Hi, Thanks for the reply, i looked at the genes expressions data and i have an idea which result have more sense. At the same time i'm posting here data and code, if you have time to look at that, it will be awesome.

here a trimmed version of the code i used, with the main workflow:

library(GSVA)
library(DESeq2)
library(stringr)
library(msigdbr)
library(ggplot2)
library(plyr)

#Functions
addScore <- function(matrix , list = NULL, max = Inf, min = -Inf, method = "gsva"){
print(method)
gs = gsva(expr = assay(matrix), list, min.sz = min, max.sz = max, method = method)
colData(matrix) = cbind(colData(matrix), t(gs))

return(matrix)
}

converter <- function(x, type = "ENS"){
require("biomaRt")
human = useMart("ensembl", dataset = "hsapiens_gene_ensembl")
mouse = useMart("ensembl", dataset = "mmusculus_gene_ensembl")

switch(type,
ENS = {
genesV2 = getLDS(attributes = c("ensembl_gene_id"),
filters =  "ensembl_gene_id",
values = x,
mart = mouse,
attributesL = c("ensembl_gene_id"),
martL = human, uniqueRows = T)
},
SYMB = {
genesV2 = getLDS(attributes = c("mgi_symbol"),
filters = "mgi_symbol",
values = x ,
mart = mouse,
attributesL = c("hgnc_symbol"),
martL = human, uniqueRows=T)
},

Human_ENS_SYMB = {
genesV2 = getBM(attributes='hgnc_symbol',
filters = 'ensembl_gene_id',
values = x,
mart = human ,uniqueRows=T)
},
Human_SYMB_ENS = {
genesV2 = getBM(attributes = 'ensembl_gene_id',
filters = 'hgnc_symbol',
values = x,
mart = human,uniqueRows=T)
}
)
return(genesV2)
}

#main code

counts$gene_id = unlist(lapply(str_split(counts$gene_id, pattern = "\\."),'[',1))
counts = ddply(counts, "gene_id", numcolwise(sum))
rownames(counts) = counts$gene_id counts$gene_id = NULL

colnames(counts) = lapply(lapply(stringr::str_split(colnames(counts), pattern = "_"),'[',c(1:4)),paste0,sep="_",collapse="")
coldata = as.data.frame(colnames(counts))
rownames(coldata) = colnames(count)
for (i in colnames(counts)) {
counts[,i] = as.integer(counts[,i])

}

dds = DESeqDataSetFromMatrix(counts, design = ~1, colData = coldata)

nrow(dds)
#keep <- rowSums(counts(RNA_table) >= 1) >= 21
keep <- rowSums(counts(dds)) > 1
table(keep)
RNA_filt <- dds[keep,]
nrow(RNA_filt)

RNA_filt2 <- DESeq(RNA_filt)

RNA_rl<- rlog(RNA_filt2)

##########################
######### GSVA ###########
##########################

RNA_rl = addScore(matrix =  RNA_rl, list = Bailey, min = 5)

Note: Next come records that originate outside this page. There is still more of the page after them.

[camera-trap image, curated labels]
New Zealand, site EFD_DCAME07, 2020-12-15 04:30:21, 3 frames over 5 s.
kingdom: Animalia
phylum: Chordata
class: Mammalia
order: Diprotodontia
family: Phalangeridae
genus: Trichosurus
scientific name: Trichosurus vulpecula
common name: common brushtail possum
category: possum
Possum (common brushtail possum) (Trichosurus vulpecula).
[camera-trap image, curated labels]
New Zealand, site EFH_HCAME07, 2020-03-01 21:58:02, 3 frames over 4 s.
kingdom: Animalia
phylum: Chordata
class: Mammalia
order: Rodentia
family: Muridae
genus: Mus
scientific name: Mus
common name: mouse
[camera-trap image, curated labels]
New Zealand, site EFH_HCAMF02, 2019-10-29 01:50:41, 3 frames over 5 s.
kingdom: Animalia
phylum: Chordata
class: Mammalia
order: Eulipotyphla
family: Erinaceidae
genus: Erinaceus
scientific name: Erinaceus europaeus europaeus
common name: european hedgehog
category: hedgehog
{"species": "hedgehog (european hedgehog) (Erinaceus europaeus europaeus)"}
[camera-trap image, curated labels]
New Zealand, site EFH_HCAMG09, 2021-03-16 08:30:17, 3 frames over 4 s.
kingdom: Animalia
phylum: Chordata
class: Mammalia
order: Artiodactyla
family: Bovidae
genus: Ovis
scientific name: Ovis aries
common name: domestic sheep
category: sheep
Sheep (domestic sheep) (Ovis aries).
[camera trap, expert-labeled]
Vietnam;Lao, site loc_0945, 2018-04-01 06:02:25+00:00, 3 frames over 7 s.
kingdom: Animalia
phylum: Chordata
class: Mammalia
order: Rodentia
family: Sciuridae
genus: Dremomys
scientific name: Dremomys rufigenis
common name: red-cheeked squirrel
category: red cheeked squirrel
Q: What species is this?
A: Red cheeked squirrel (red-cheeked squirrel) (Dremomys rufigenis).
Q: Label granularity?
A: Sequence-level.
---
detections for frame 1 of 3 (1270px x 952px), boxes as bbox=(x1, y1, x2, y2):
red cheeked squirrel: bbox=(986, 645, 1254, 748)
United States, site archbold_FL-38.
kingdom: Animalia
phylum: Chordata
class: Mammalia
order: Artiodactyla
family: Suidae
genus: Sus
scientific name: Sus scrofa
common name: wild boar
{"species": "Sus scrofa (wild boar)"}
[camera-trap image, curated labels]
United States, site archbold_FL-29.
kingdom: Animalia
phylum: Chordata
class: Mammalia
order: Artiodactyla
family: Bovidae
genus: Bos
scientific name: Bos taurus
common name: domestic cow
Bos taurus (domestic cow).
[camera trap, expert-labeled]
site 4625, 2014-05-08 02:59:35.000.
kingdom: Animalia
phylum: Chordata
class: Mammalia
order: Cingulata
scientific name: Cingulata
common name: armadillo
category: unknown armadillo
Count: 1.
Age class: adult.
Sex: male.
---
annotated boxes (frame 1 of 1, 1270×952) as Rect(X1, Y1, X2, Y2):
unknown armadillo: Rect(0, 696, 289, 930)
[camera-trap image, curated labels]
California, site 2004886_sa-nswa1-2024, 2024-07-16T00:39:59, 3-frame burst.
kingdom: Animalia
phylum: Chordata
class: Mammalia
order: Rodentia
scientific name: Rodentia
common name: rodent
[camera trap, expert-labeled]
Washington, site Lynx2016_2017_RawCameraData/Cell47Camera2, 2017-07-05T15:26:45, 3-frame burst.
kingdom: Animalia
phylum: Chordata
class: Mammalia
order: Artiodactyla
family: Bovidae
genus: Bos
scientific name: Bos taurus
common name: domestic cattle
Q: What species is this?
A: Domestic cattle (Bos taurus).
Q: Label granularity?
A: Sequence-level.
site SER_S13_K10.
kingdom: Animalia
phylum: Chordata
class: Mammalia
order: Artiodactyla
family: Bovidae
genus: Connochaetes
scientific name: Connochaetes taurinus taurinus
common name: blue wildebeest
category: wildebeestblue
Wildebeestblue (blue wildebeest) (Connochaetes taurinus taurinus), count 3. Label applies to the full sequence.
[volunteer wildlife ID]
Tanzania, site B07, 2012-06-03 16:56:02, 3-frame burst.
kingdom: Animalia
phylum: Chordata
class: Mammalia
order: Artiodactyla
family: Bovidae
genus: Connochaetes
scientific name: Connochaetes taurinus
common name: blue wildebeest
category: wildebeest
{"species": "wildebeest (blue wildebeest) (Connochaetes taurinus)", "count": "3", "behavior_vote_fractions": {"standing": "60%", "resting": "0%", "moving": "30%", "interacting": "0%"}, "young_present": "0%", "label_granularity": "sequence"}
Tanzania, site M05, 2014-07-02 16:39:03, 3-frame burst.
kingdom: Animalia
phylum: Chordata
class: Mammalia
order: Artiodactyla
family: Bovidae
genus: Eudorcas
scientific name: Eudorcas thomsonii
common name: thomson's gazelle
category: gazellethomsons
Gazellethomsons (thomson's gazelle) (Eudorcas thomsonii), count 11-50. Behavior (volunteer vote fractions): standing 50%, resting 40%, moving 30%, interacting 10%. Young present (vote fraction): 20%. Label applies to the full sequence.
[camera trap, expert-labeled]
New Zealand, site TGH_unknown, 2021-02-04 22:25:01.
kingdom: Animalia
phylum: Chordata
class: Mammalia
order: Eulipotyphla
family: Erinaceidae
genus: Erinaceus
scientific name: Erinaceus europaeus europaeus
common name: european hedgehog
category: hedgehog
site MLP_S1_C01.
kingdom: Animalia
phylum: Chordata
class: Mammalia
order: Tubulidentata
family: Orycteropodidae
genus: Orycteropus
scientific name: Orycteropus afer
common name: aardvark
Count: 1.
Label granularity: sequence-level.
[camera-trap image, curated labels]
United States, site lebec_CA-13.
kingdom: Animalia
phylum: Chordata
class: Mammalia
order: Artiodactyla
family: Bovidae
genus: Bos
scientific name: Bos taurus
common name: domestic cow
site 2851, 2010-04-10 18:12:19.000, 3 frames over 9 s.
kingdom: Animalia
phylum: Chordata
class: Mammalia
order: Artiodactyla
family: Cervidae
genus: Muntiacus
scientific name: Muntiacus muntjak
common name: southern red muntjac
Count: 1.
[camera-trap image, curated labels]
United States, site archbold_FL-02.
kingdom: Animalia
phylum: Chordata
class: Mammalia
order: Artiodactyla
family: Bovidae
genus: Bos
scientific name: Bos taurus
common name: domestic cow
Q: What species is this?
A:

############################
######### ssGSEA ###########
############################

RNA_rl = addScore(matrix =  RNA_rl, list = Bailey, min = 5, method = "ssgsea")

1
Entering edit mode

ok, from what i see both results, GSVA and ssGSEA are quite proportional to each other, if you rename the objects that get the result in the last two calls from the previous code, to dseqobj_gsva and dseqobj_ssgsea, respectively, and you plot them doing:

plot(dseqobj_gsva$Bailey.PP, dseqobj_ssgsea$Bailey.PP)
plot(dseqobj_gsva$Bailey.Squamous, dseqobj_ssgsea$Bailey.Squamous)


you should see what i'm talking about, they are linearly correlated with each other with rho about 0.95. The difference is in the scale of values that you get from each method. In any case, you say you have an idea which result make more sense to you, so that should help you decide how do you want to do your analysis.

As a side note, I notice that after filtering lowly expressed genes, you still keep about 24,000, this is I think way too many because usually only about the half are expressed in a given experimental condition, tissue, etc. If you look at the distribution of average expression values per gene by doing:

hist(rowMeans(assay(RNA_rl)))


You will still see two well separated modes, the one on the left is made of genes that are probably not reliably expressed. I'd suggest to remove those.